1200 West Adams Boulevard


  • Commissioned in 1900 by Montana hotelier and miner Frank King Wilson on Lots 23, 24, and 25 of the Nies Tract. On October 11, 1900, the Los Angeles Herald reported that a building permit for a frame dwelling and barn had just been issued to Wilson; no architect was specified. The house is seen above in a southwesterly view from the corner of Adams Street and Magnolia Avenue, with the latter running at the bottom left of the frame
  • Frank and Gem Wilson had arrived in Los Angeles from Butte with her 18-year-old sister, Angel V. Miles, in 1899, stopping first at 913 South Union Avenue. Wilson maintained his business ties in Butte, where he was in partnership with his brother Hugh in the Butte Hotel. It appears that 1200 West Adams was intended primarily as a winter residence. The sisters entertained only occasionally, but when they did, it was in the form of elaborate hearts parties for as many as 68 ladies. When he was in town on a tour, their brother, William Miles, an actor, stayed at 1200
  • On December 31, 1907, the Herald reported that the Wilsons and Angel would be wintering at the Hotel Lankershim on Broadway; the well-known turfman Richard F. Carman, an intimate of Lucky Baldwin, had recently sold his Long Island estate and was moving west, initially renting 1200 for the first season of Baldwin's Santa Anita Park, which had opened on December 7. During his stay, Carman's "well trimmed black poodle" went missing. (Carman's sporting life was well chronicled over the decades, especially after his horse Meridian won the 1911 Kentucky Derby.

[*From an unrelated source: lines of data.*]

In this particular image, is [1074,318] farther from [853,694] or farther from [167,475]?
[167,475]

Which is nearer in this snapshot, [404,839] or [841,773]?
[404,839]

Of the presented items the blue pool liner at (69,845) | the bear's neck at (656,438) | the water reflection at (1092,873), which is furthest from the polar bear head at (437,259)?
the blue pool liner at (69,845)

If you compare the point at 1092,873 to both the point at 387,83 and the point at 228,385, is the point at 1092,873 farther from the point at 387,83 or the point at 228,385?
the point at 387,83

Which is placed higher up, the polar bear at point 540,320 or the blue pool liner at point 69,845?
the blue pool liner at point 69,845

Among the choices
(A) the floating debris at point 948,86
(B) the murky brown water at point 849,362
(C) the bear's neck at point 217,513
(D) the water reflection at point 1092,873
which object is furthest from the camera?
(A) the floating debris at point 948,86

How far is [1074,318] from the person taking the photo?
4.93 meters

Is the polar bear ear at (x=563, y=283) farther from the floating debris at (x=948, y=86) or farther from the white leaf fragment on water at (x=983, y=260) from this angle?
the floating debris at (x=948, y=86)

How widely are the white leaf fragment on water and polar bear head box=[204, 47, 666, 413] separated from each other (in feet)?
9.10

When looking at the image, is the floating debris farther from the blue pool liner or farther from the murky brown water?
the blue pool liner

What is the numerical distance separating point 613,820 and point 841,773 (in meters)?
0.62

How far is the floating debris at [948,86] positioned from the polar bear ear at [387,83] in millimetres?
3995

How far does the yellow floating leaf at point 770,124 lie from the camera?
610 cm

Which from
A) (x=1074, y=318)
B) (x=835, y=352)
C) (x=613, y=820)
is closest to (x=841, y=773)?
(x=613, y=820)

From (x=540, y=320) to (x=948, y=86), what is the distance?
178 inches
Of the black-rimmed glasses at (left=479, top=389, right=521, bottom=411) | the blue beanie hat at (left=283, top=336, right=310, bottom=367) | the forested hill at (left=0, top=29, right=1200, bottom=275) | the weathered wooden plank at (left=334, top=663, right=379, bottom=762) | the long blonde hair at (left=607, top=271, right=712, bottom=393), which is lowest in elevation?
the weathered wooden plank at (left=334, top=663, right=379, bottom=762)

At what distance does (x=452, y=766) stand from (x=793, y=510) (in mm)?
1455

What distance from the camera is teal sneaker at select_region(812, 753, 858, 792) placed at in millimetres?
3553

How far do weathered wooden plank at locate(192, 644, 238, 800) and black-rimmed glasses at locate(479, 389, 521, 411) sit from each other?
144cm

He death on March 30, 1937, was reported in papers across the country; the Los Angeles Times provided more detail than most, reporting that he died in poverty at a sanitarium facility of the county hospital in Bell. "He had been ill for some months previously from effects of blood poisoning which developed from a blister on his foot caused by a pebble that got in his shoe as he cheered home a favorite at the...Santa Anita race course")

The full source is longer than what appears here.